The Ace in the Pack – Holland/The Netherlands/”Total Football”/The best team to ‘never’ win a World Cup
Call them what you like but this team, this time around, appears to be the real deal. Ranked number 3 in the world and boasting a wonderful array of attack minded players blended with defensive solidity, it’s no wonder Football Federation Australia continually employs Dutch coaches in the higher echelons of our game and is attempting to emulate a Dutch footballing model and culture in Australia. The proof is in the pudding. Like the Spaniards, the Dutch strive to play a beautiful game matched with blistering pace. But why have they not won a World Cup yet? It’s arguable the reasons lie in matters off the field, rather than on it. The only thing that will stop the Dutch from going very far in the tournament is egocentric individuals and factions in the dressing room (both of which have dogged a number of their previous World Cup campaigns). The Dutch have a history with the host nation, South Africa. Dutch traders landed in South Africa in 1652 establishing a stopover on the spice route between Holland and the Far East. Can they now right the wrongs of the past and re-write a new chapter in their football history? The purist in me certainly hopes so.

§ **What to work on**
• 1. List every place named in the body of the preview of the Dutch World Cup team, leaving out the heading.
• 2. Write the next part of the preview of the Dutch World Cup team, picking up after its final sentence.
The entries that follow were drawn from a separate source.

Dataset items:
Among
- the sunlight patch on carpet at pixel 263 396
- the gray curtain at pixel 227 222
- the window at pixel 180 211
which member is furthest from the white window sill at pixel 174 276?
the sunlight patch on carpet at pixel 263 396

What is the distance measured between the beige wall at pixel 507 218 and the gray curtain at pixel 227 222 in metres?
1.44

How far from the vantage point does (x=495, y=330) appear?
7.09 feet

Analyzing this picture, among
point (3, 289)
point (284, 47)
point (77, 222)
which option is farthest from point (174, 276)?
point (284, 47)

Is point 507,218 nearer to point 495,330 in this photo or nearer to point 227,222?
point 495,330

--

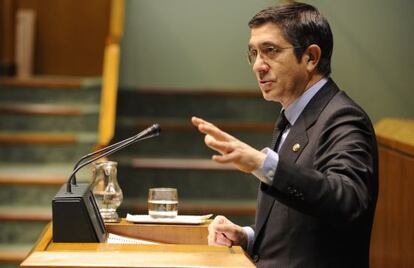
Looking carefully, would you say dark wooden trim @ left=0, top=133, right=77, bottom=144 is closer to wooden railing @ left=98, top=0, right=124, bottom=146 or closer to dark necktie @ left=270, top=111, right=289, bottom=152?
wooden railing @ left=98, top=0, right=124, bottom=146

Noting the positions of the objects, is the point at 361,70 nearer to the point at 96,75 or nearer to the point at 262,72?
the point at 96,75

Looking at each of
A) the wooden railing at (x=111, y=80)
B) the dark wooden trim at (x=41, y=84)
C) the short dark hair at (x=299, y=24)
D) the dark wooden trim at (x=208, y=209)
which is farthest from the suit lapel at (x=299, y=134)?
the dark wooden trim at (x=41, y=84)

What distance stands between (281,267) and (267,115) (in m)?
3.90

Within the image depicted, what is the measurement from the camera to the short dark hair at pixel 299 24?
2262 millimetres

* * *

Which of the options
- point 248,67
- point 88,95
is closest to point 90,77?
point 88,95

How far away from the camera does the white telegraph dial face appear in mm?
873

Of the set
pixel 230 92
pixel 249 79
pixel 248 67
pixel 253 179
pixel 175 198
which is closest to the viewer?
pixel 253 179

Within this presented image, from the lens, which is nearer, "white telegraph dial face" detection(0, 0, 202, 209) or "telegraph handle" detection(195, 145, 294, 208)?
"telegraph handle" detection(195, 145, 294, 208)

§ **Answers to the exercises**
• 1. Australia, South Africa, Holland, the Far East

• 2.
My tip(S!) (hey, I did say I would ‘attempt’ to get off the fence!)
The realist in me says an Italian (albeit, one calling the shots from the sidelines) will have the last laugh and hold the World Cup aloft on 11 July. England’s time is now so throw a lobster ($20) on the Poms.
I however, am a purist and dreamer.
And World Cups are where dreams are made and fulfilled (read: minnows South Korea and Turkey gatecrashing the party in 2002 and recall Timmy Cahill punching the corner flag in that ‘amazing eight minute spell’ in Kaiserslauten on 12 June, 2006). I dare to dream and would love nothing more than to see the free flowing Spaniards meet the crafty and pacy Dutch in the final. The midfield wizardry of Xavi vs the classy movement of Sneidjer, the potent finishing of Torres and Villa (take your pick!) vs the speed and guile of Robben ….the list goes on.
Who will win?
Because if these two teams meet in the final a new chapter in World Cup history will begin and there will be one true winner.
The beautiful game.
The “World” game.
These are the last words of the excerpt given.